While the study sought to determine when atrophy deviates from aging, the authors – led by Jackie Poos, PhD, a 2023 AFTD Holloway Postdoctoral Fellow — also provided insight into the differences between the atrophy patterns of the different FTD-causing gene mutations. Notably, the mutations affect different areas of the brain, including:

• The frontal lobes, which handle reasoning, social understanding, and executive functions like self-control and working memory.
• The parietal lobes, which help identify objects, determine spatial relationships, interpret pain and touch sensations, and understand spoken language.
• The occipital lobes, which process visual sensory information from the eyes.
• The temporal lobes, which help control speech and the ability to recognize/imitate rhythms, and have some involvement in short-term memory and scent recognition.
• The cerebellum, which controls the body’s vital functions like breathing and heartbeat, as well as helping to coordinate movement.

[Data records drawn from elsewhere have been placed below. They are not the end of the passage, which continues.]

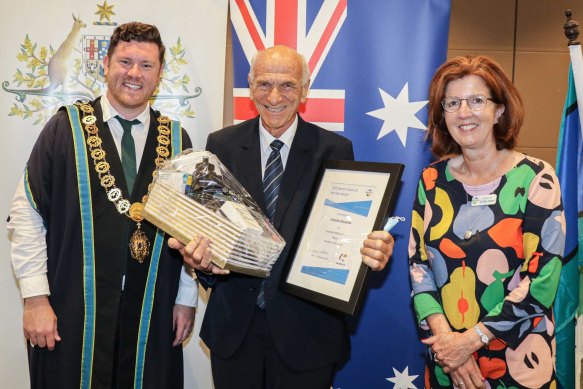 Blimp explosion victim Erminio Rossetto (centre) when awarded the Frankston City senior citizen of the year in 2022. He is pictured with Mayor Nathan Conroy and councillor Sue Baker.
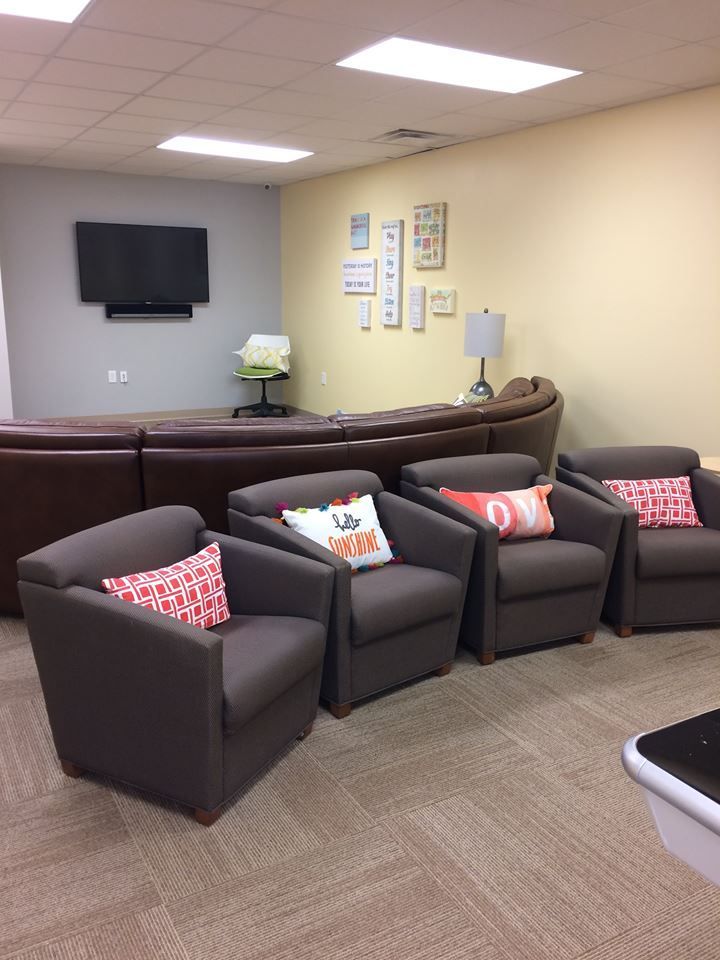 A living room with a lot of chairs and a couch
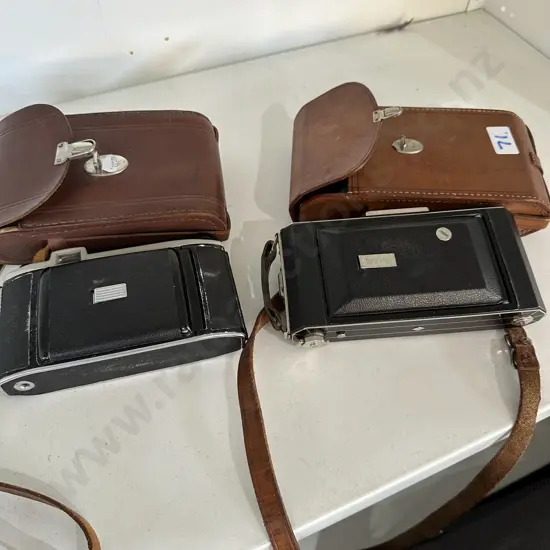 2 leather cased cameras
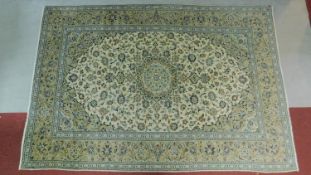 A Tabriz style rug with central double pendant medallion surrounded by repeating floral motifs on an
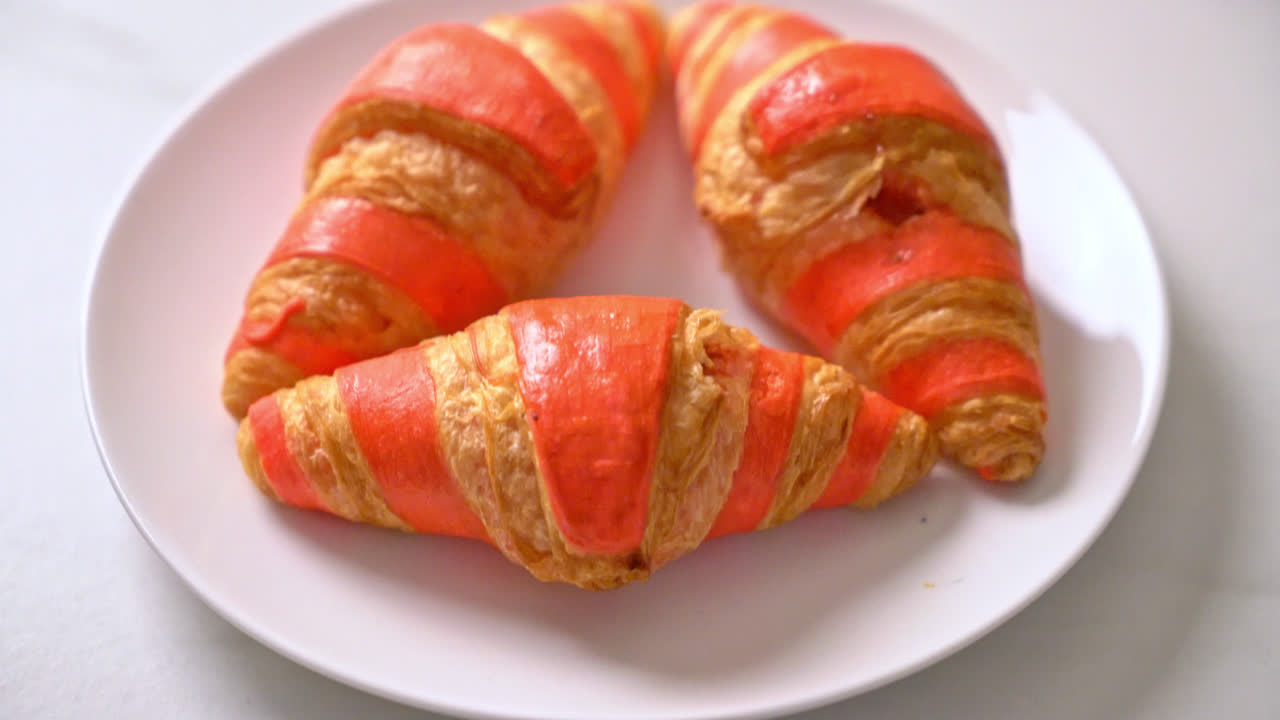 Croissant fresco con salsa de mermelada de fresa en la placa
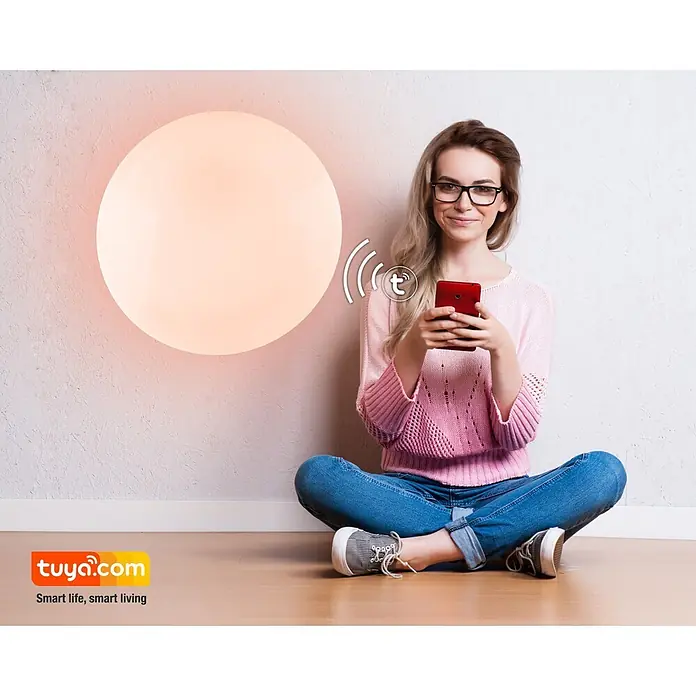 Globo LED-Deckenleuchte rund Sajama - Ø x H: 54 cm x 76 mm, 30 W - Frau steuert eine große, runde, leuchtende Smart-Leuchte mit einem roten Smartphone.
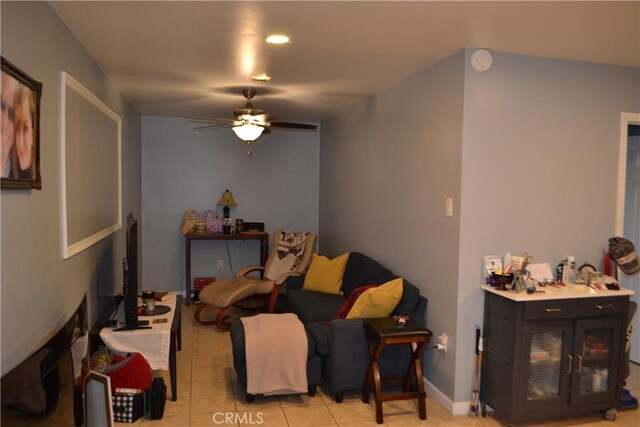 living area with light tile patterned flooring and a ceiling fan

Overall, while the atrophy patterns of all carriers of FTD-causing gene mutations deviated from normal aging, each group was different in the way that their atrophy patterns progressed compared to control participants:

• GRN: A faster decline in the volume of the frontal, temporal, and parietal lobes was noticed from age 45 onwards, though all brain structures remained in the same range as normal aging between 45 and 70. More rapid decline in some brain regions, such as the occipital lobe and the cerebellum, occurred from age 60 onward.
• MAPT: Total brain volume showed the fastest decline by age 50; the authors note that at age 45, volume was still in the normal range. The temporal lobe seemed to decline the quickest starting at age 45, atrophying the fastest of all areas after 45. The parietal lobe declined less drastically but still faster than normal, and the occipital lobe and cerebellum remained within normal aging ranges.
• C9orf72: Total brain volume was the lowest of all groups by age 45 but showed minimal decline until age 60. Frontal lobe volume was the lowest at age 45. In contrast, the temporal and parietal lobes and cerebellum largely remained within normal aging between 45 and 70. The occipital lobe remained in the normal range entirely.

In addition to gathering a large amount of data on how particular atrophy patterns progress in genetic FTD and when, the study also confirmed previous findings that attributed the development of certain behaviors to specific atrophy patterns. For example, the study discovered that the more pronounced atrophy in the left temporal lobe compared to the right in persons with MAPT was associated with increased language difficulties, a finding identified in three previous studies cited by the authors.

An estimated 40% of FTD cases are familial (citation), reflecting a family history of dementia. A subset of familial FTD cases is genetic in nature, occurring when a parent passes a genetic variant associated with FTD to their child. Genetic testing can help families determine their genetic risk of FTD.

For those considering genetic testing, AFTD highly recommends meeting with a genetic counselor first. A genetic counselor can help families clarify their genetic risk and evaluate the potential risks and benefits of genetic testing.